[PROBLEM REQUIREMENTS]: Pull out each line of the data below that contains the word "appear", and copy it in full. Letter case must match.

Entries from a dataset
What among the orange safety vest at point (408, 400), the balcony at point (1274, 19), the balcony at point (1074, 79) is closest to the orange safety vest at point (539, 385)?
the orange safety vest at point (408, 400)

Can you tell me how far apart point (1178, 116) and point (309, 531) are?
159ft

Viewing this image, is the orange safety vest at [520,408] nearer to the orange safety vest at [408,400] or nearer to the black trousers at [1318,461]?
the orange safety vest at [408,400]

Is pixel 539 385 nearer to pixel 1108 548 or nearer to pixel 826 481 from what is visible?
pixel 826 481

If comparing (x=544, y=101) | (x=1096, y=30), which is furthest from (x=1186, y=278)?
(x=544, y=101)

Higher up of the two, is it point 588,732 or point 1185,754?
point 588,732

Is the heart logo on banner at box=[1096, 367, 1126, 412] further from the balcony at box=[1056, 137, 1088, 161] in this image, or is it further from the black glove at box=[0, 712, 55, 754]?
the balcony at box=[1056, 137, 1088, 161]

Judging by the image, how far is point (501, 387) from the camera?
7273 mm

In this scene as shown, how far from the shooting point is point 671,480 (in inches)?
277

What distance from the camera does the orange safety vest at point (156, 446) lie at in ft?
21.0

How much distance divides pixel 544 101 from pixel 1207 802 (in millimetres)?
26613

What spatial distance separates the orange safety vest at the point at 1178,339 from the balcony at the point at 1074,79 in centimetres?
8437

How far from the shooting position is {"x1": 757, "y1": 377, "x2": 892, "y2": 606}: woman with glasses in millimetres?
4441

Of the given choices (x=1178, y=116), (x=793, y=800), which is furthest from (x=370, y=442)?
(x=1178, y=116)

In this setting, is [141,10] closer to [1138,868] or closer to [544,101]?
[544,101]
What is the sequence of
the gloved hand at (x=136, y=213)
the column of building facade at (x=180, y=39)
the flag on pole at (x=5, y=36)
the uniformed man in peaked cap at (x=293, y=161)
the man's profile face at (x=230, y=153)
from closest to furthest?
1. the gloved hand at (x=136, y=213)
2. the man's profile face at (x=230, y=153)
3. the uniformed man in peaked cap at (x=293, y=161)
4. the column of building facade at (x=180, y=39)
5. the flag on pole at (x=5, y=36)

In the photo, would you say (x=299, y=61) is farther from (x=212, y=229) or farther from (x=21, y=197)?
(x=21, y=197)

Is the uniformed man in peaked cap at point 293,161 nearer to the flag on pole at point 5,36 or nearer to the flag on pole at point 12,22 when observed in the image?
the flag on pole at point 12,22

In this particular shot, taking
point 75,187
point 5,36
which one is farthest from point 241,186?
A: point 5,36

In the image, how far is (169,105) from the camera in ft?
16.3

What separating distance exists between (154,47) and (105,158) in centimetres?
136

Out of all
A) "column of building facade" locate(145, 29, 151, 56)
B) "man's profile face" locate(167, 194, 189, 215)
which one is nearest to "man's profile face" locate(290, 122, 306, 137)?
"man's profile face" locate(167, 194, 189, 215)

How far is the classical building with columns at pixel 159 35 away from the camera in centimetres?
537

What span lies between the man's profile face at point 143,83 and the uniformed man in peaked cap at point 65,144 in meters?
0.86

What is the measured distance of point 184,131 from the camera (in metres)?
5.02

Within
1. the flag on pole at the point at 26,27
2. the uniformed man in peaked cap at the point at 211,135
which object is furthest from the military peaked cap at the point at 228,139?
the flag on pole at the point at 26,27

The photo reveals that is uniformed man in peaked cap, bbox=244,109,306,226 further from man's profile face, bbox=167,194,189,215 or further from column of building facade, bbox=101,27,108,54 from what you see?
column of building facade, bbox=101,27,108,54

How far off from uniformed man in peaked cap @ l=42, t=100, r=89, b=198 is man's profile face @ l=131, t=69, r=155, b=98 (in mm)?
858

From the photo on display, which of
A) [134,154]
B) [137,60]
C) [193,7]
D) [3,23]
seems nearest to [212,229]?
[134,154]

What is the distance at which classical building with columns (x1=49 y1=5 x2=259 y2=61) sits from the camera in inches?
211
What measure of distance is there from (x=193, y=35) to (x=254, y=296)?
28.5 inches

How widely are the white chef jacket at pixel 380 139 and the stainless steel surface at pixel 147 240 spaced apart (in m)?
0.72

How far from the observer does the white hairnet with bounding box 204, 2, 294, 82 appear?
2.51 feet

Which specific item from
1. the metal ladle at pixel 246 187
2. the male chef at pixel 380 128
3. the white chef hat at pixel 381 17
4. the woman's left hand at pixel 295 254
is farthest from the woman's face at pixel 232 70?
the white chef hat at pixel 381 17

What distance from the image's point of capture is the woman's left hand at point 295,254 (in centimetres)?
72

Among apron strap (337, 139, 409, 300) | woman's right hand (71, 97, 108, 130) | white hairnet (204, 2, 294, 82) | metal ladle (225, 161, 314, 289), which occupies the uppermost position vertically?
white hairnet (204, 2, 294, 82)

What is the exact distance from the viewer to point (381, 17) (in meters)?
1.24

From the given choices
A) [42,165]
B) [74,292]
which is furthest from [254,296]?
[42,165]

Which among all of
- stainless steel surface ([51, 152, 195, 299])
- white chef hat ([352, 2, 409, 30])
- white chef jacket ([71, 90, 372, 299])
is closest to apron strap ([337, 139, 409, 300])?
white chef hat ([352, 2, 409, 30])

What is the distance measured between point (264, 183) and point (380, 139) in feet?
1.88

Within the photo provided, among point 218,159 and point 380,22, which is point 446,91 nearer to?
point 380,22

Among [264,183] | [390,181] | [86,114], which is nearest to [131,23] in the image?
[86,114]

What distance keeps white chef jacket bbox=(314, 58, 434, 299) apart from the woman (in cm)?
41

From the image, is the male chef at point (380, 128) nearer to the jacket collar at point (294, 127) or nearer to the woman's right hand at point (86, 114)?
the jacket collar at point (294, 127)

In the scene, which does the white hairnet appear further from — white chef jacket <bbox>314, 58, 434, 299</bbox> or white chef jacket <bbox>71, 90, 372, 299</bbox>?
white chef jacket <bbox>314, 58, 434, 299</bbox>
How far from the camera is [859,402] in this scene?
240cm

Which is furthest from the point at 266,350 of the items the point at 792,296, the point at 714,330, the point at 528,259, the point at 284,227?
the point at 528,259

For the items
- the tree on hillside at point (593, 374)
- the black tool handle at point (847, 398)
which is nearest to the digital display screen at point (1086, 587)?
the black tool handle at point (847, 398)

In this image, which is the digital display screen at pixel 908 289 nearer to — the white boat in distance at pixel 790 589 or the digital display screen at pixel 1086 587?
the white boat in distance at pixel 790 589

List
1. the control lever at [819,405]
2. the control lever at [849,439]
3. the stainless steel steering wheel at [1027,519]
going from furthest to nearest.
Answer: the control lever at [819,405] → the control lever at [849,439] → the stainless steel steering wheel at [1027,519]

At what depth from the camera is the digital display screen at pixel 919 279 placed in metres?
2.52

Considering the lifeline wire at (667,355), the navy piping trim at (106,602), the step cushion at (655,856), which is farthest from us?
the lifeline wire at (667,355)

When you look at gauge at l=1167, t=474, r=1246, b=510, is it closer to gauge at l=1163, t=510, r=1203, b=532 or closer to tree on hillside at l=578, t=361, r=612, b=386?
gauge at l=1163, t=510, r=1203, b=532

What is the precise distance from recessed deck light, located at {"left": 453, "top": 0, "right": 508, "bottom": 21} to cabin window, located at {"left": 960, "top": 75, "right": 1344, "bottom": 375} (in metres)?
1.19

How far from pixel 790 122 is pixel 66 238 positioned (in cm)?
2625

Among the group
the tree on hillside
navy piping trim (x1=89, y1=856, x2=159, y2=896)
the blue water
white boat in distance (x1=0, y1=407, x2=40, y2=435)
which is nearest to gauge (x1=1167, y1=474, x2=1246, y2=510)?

[THE OUTPUT]:
How far from the observer does the white hairnet with bounding box 204, 2, 294, 82 appear?
In the scene, which does the white hairnet appear further from — white chef jacket <bbox>314, 58, 434, 299</bbox> or white chef jacket <bbox>71, 90, 372, 299</bbox>?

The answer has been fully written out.